Los miembros de la caterva de amigos fundamos un movimiento poético mentado “Con el pie en la licuadora”, que produjo bizarras películas en super-8 y una gozadera cogeculística divina. Doris me prodiga sesiones de sexo oral que nadie ha logrado igualar. Rita me obsequia su virginidad y el Triglok, un novedoso juego de estrategia que pretende suplantar al ajedrez.
Una noche se nos metió en la cabeza la idea de asaltar la estación de gasolina de Chuao, que se la pasaba abierta de madrugada, con un solo bombero de guardia. La hazaña se redujo a irnos sin pagar el tanque full de 95 octanos. La utopía del viaje en conjunto a Europa seguiría rondándonos, sin concretarse.

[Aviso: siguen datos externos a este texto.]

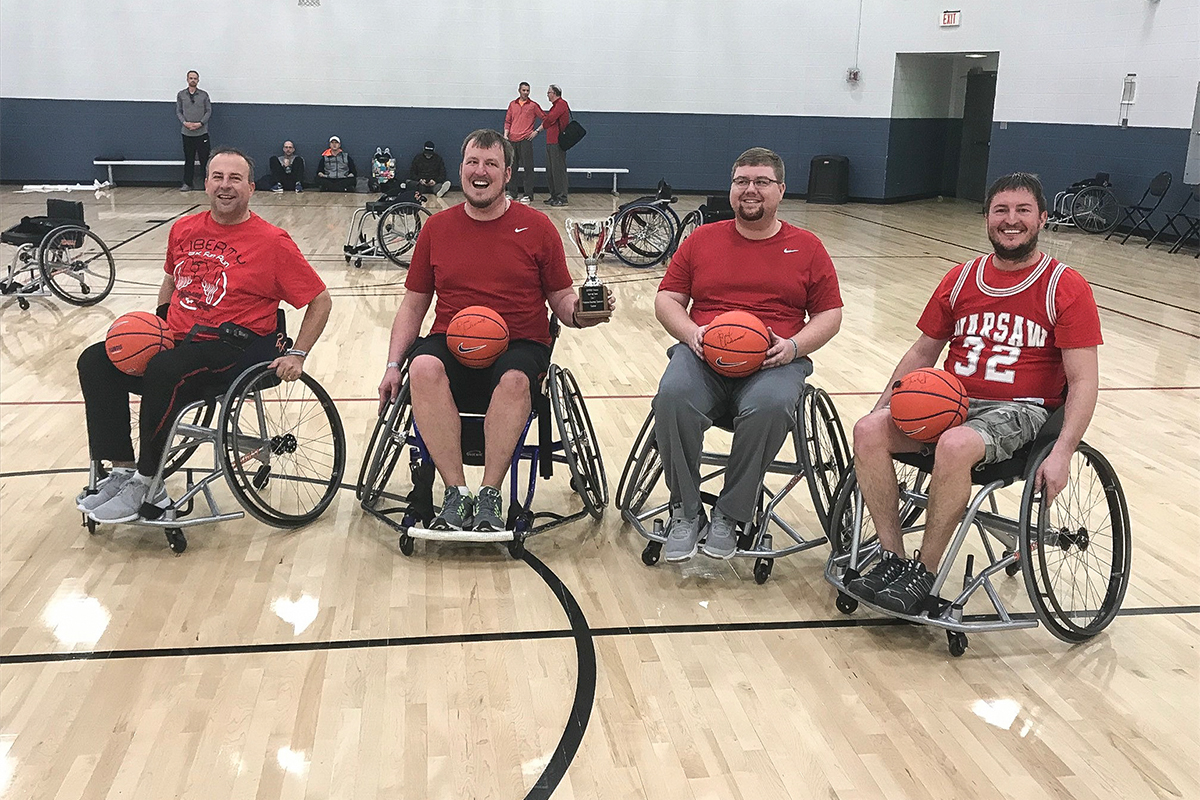 Four wheelchair basketball players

No salgo en la UCV ni en la UCAB. No obtengo la Gran Mariscal. Egreso años después del instituto técnico superior universitario de seguros, con mi título en Ciencias Actuariales.

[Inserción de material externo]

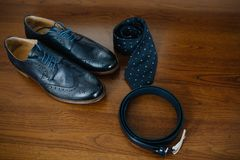 Black leather shoes, golden watch, wooden bow tie and belt stand. Male accessories. Shoes with tie and cuff Stock Images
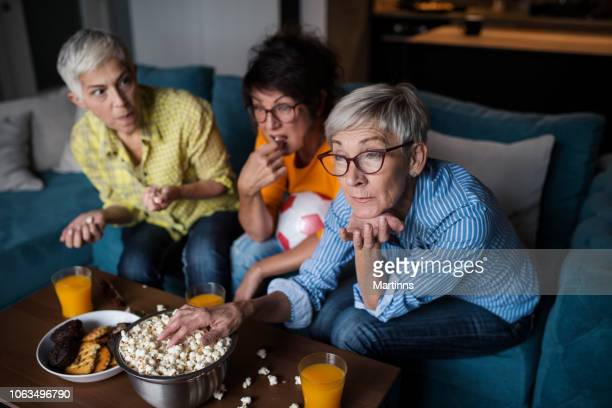 senior women watching football on tv - match sport stock pictures, royalty-free photos & images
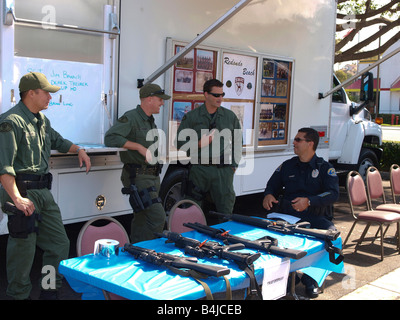 Members of the Redondo Beach police dept swat team chat during safety fair - Stock Photo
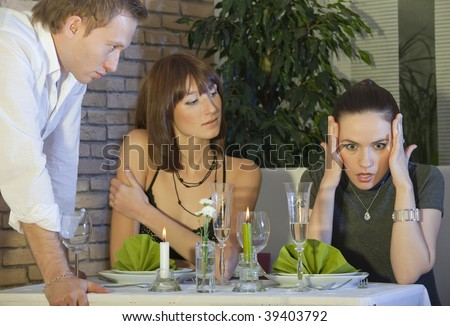 angry man looking at woman in a restaurant - stock photo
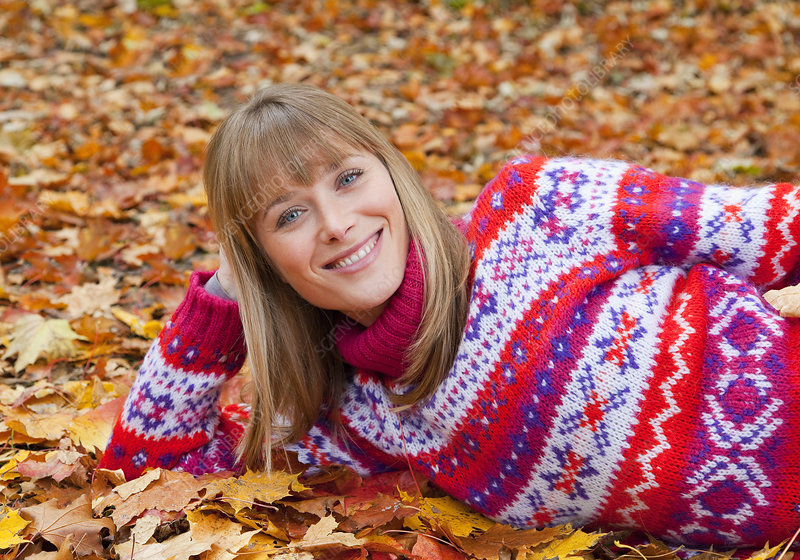 Smiling woman laying in fall leaves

Jamás he ejercido. Sin saberlo, Rita, con su obsequio, predestinó mi vida. Y no me refiero a su terco himen. Burla, burlando, me volví un experto en el juego de Triglok. Campeón invicto estudiantil, municipal, estadal, nacional, suramericano, continental y hemisférico, título que aún ostento y del que claramente vivo.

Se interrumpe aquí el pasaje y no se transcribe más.